Phototropisme

Historique

Ce phénomène a été découvert et analysé au siècle dernier par Darwin. Il utilisait le coléoptile d'une graminée, le Pharbitis.

De 1930 à 1940, les travaux sur le phototropisme ont repris. Les résultats obtenus ont été en partie à l'origine de la découverte de l'auxine. Ces travaux ont encore porté sur un coléoptile, celui de l'avoine cette fois.

Pourquoi le coléoptile ?

Parce que ce petit organe transitoire qui protège les jeunes feuilles, lors de la germination des caryopses de graminées, est le siège d'une simple élongation de ses cellules. Il permet donc de travailler sur la croissance cellulaire sans que l'on soit gêné par l'existence d'une multiplication cellulaire. De très nombreuses expériences ont été réalisées. Nous en choisirons une qui résumera bien les problèmes.

Mise en évidence

Les coléoptiles de jeunes germinations d'avoine subissent plusieurs types de traitements :

a _ la pointe du coléoptile est sectionnée,

b _ la pointe du coléoptile est recouverte d'un petit capuchon de métal,

c _ le corps du coléoptile est entouré d'un petit tuyau de métal, mais la pointe n'est pas cachée.
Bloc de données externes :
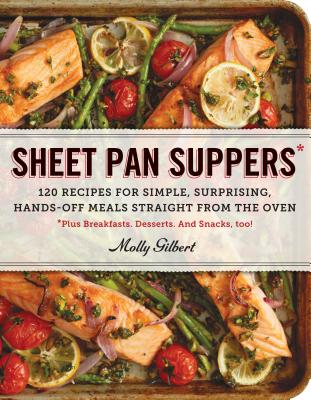 Image for SHEET PAN SUPPERS: 120 Recipes for Simple, Surpris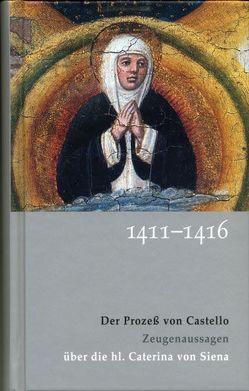 Caterina von Siena. Gesamtausgabe / Der Prozeß von Castello von Schmid,  Werner, Schwarzbauer,  Josef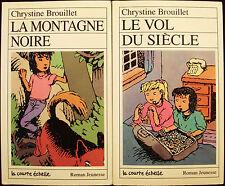 LA COURTE ECHELLE - 2 LIVRES - ROMAN JEUNESSE #14 & #30 - CHRYSTINE BROUILLET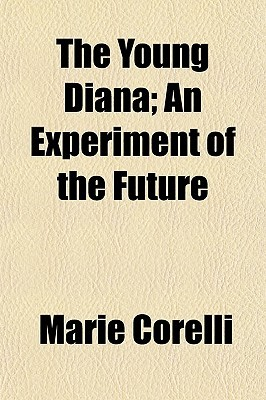 The Young Diana; An Experiment of the Future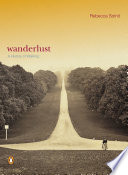 """Wanderlust: A History of Walking"" by Rebecca Solnit"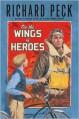 On The Wings of Heroes - Richard Peck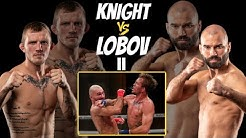 Brutal Rematch! Knight vs. Lobov II: BKFC 9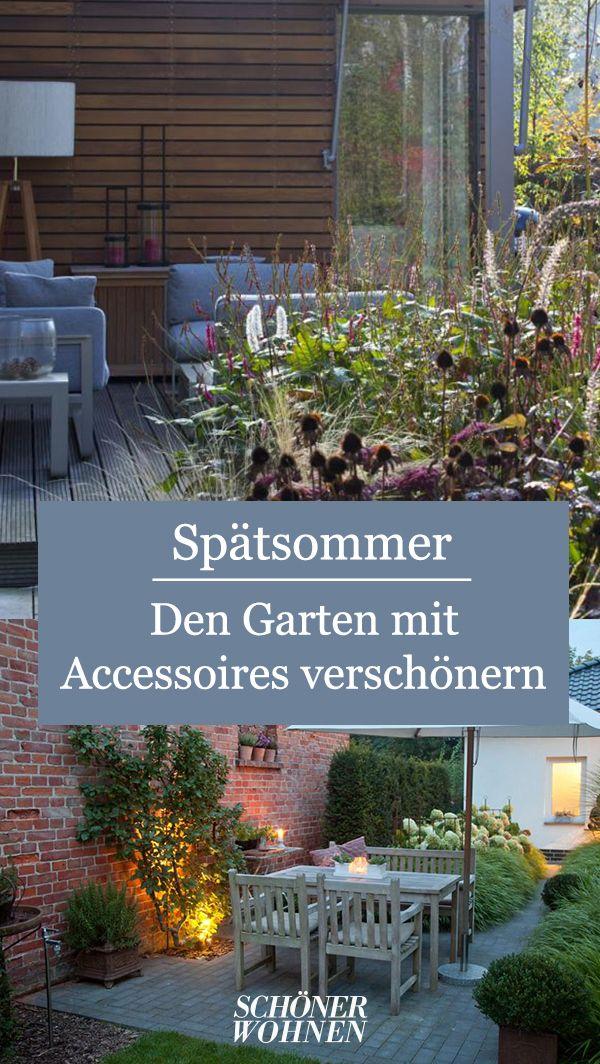 Spatsommer Den Garten Mit Accessoires Verschonern Gartengestaltung Garten Terassenentwurf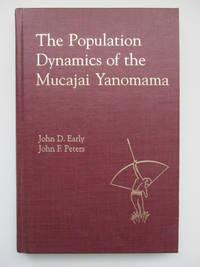 The Population Dynamics of the Mucajai Yanomama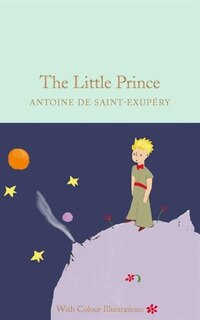 The Little Prince: Full-colour Illustrated Edition
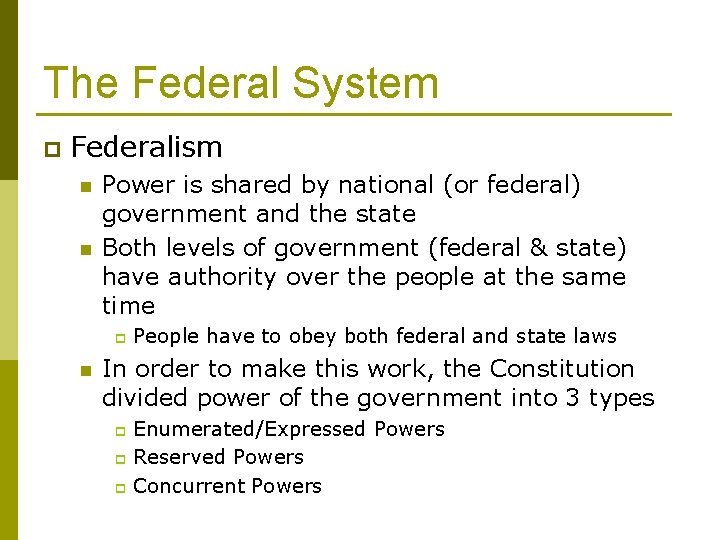 The Federal System p Federalism n n Power is shared by national (or federal)
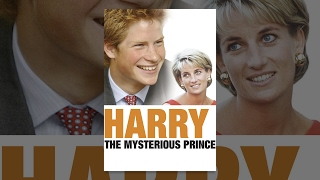 Harry The Mysterious Prince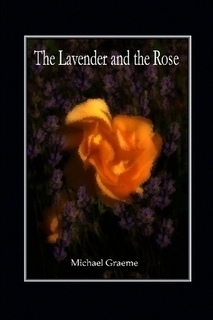 The Lavender and the Rose  by  Michael Graeme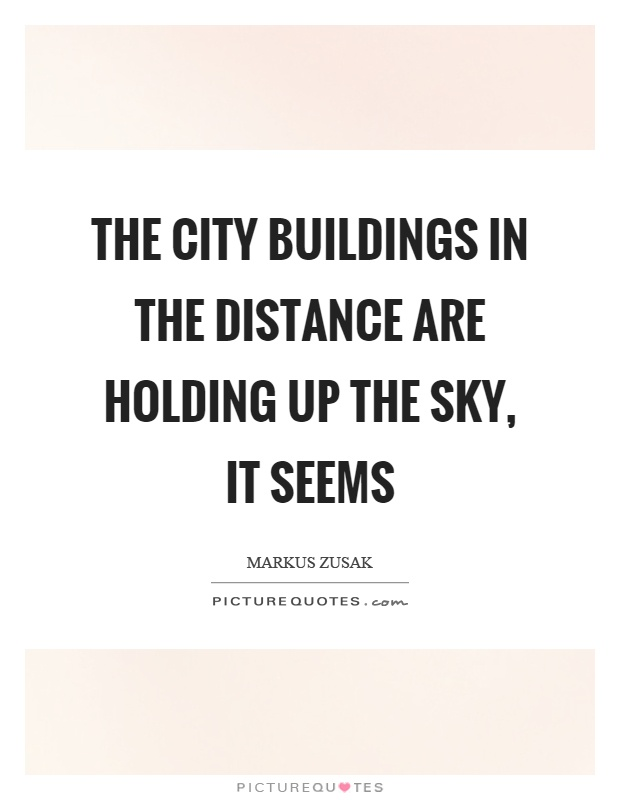 The city buildings in the distance are holding up the sky, it seems Picture Quote #1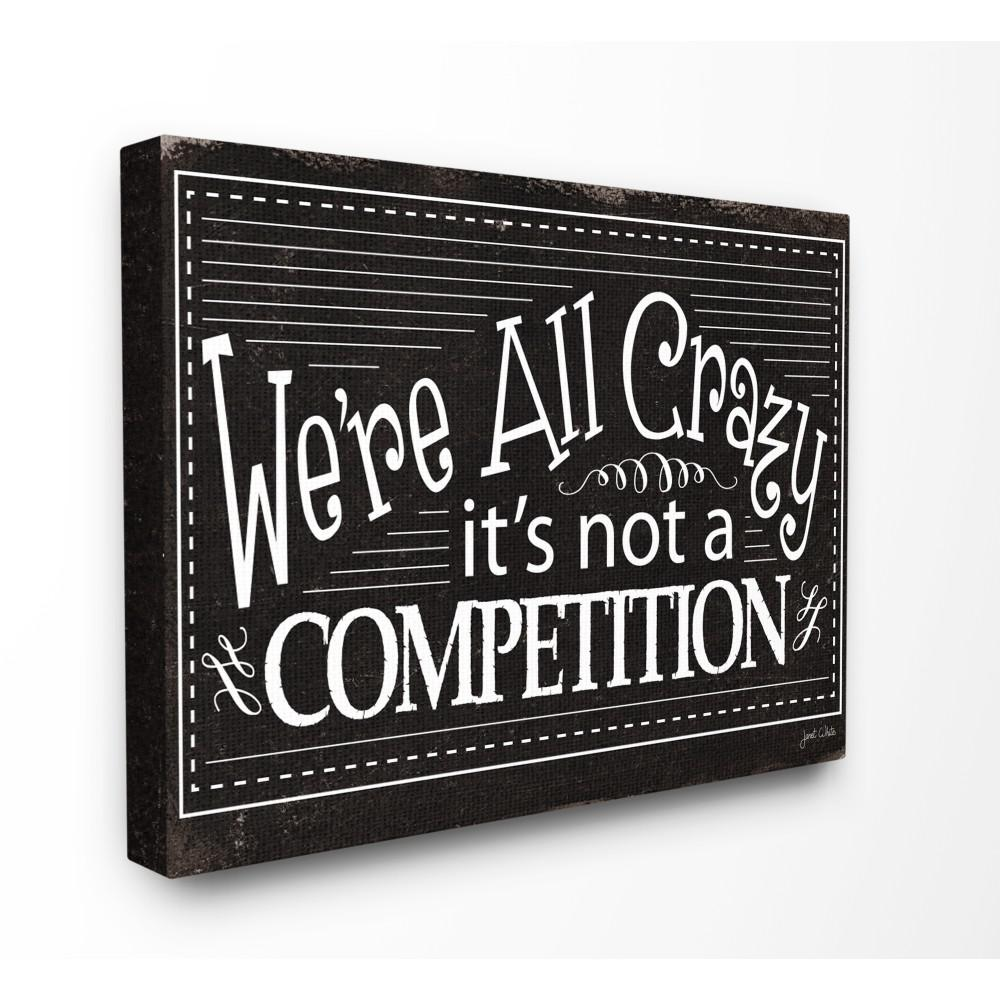 stupell industries 30 in x 40 in we re all crazy funny black and
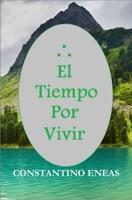 El Tiempo por Vivir (1er Capítulo)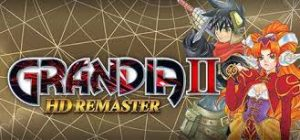 Grandia ii Hd Remaster Crack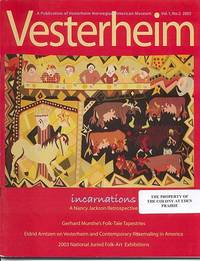 Vesterheim: a Publication of Vesterheim Norweigian-American Museum, Volume 1, Number 2, 2003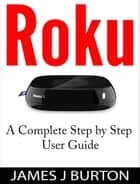 Roku A Complete Step by Step User Guide ebook by James J Burton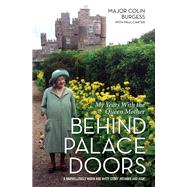 Behind Palace Doors by Burgess, Colin; Carter, Paul (CON), 9781786063779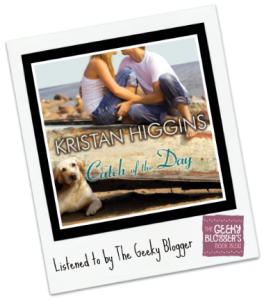 Rate It File It Audiobook Review: Catch of the Day by Kristan Higgins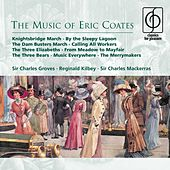 The Music of Eric Coates by Various Artists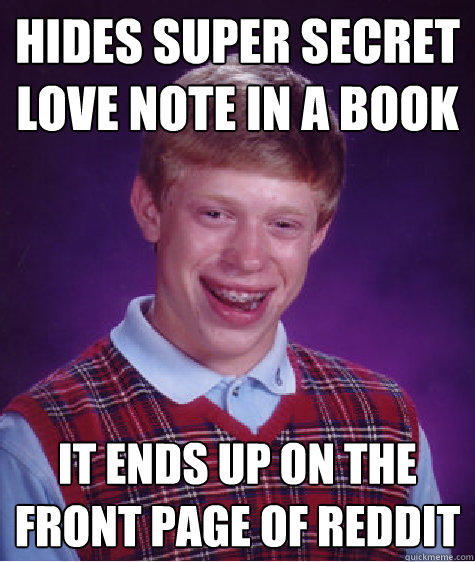 Hides super secret love note in a book It Ends up on the front page of reddit - Hides super secret love note in a book It Ends up on the front page of reddit  Bad Luck Brian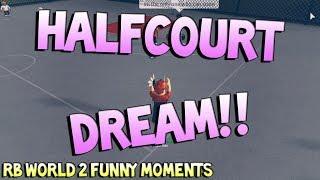 HALFCOURT DREAM!! [RB WORLD 2 FUNNY MOMENTS]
Après celà, ils seront soumis à un éclairage orienté (venant de gauche).

Résultats après quelques heures :

  • Les coléoptiles intacts sont courbés vers la lumière.

  • Les coléoptiles décapités ne se courbent pas.

  • Les coléoptiles dont la pointe est recouverte d'un petit capuchon opaque ne se courbent pas.

  • Les coléoptiles entourés par cylindre opaque qui les protège de la lumière, mais dont la pointe est éclairée, se courbent.

Remarque : La courbure se situe toujours à une certaine distance de la pointe.

Conclusions :

La pointe du coléoptile est sensible à la lumière. C'est là que se situe la perception.

La réponse se fait en dessous, vers le milieu du coléoptile.

Il doit donc exister un message entre le lieu de perception et le lieu de réponse.

Mécanisme

On venait de déterminer à la même époque que l'auxine était produite par la pointe du coléoptile, qu'elle circulait de haut en bas et qu'elle stimulait la croissance de la partie moyenne.

En confrontant ces deux types de résultats, il faut admettre que la concentration d'auxine active varie sur les deux faces du coléoptile en fonction du stimulus "lumière".

Une première hypothèse postulait que la lumière détruisait l'auxine, ce qui aurait expliqué qu'il y en avait plus du côté non éclairé. C'est vrai, mais les intensités lumineuses qui provoquent le phototropisme sont très inférieures à celles qui peuvent avoir une action destructive sur l'auxine.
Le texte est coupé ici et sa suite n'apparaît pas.